:: WHAT THE TASK ASKS ::
Stop at the line that contains "Hide & Hold Out - H2O игра". Until then, set down each line of the records exactly, beginning with the first, and skip pictures.

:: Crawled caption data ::
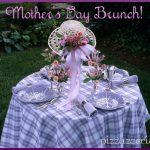 Mother's Day Brunch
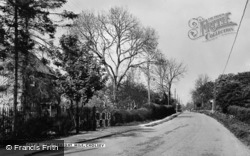 Cholsey, The Straight Mile c.1960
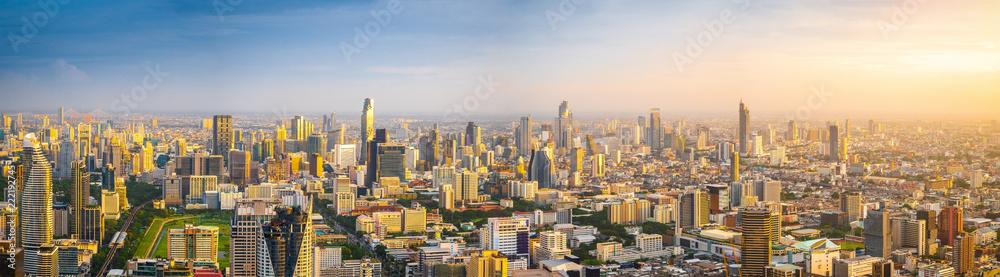 Fototapeta Beautiful Bangkok city, bird eye view on modern new buildings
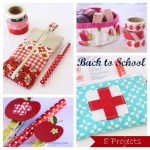 8 Back to School Projects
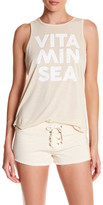 Rip Curl Vitamin Sea Front Graphic Muscle Tank
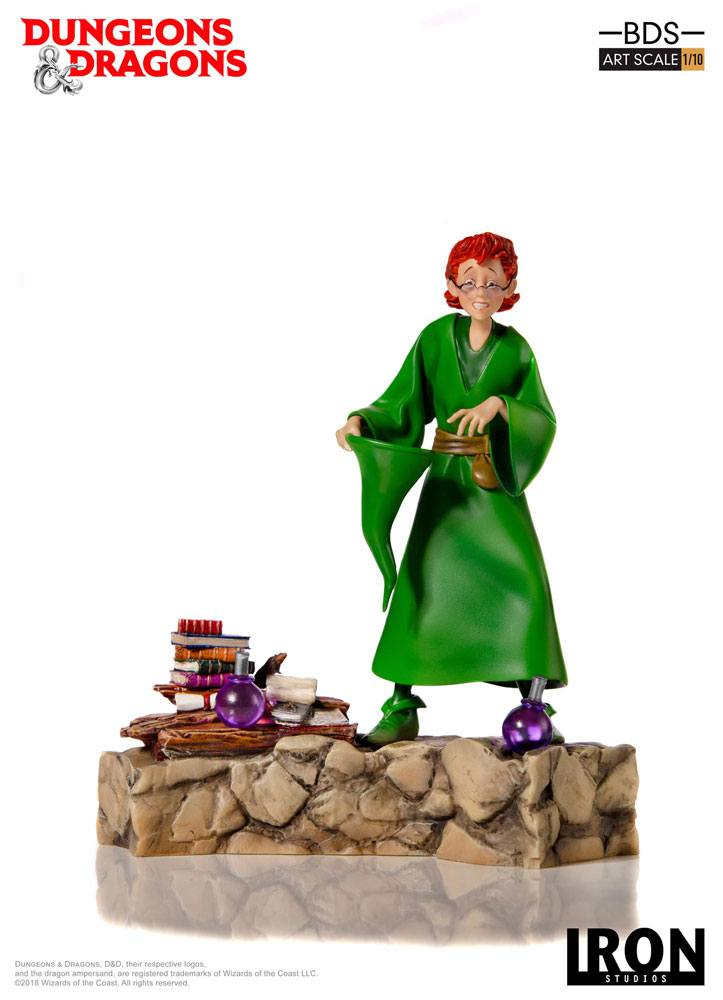 Dungeons & Dragons BDS Art Scale Statue 1/10 Presto The Magician 18 cm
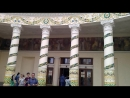 ВДНХ, Белорусский павильон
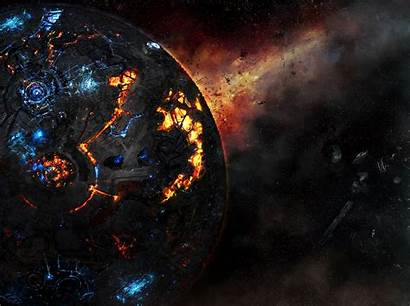 Cybertron Transformers Wallpapers Fall Pc Planet Definition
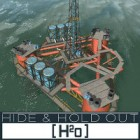 Hide & Hold Out - H2O игра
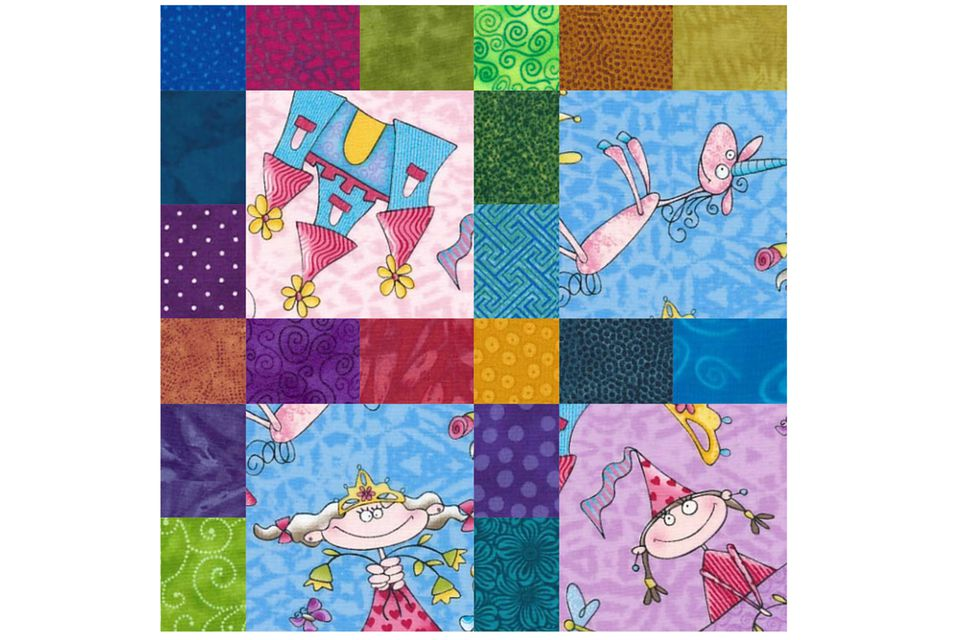 How to Make an I Spy Quilt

:: ANSWER AREA ::
 Mother's Day Brunch
 Cholsey, The Straight Mile c.1960
 Fototapeta Beautiful Bangkok city, bird eye view on modern new buildings
 8 Back to School Projects
 Rip Curl Vitamin Sea Front Graphic Muscle Tank
 Dungeons & Dragons BDS Art Scale Statue 1/10 Presto The Magician 18 cm
 ВДНХ, Белорусский павильон
 Cybertron Transformers Wallpapers Fall Pc Planet Definition
 Hide & Hold Out - H2O игра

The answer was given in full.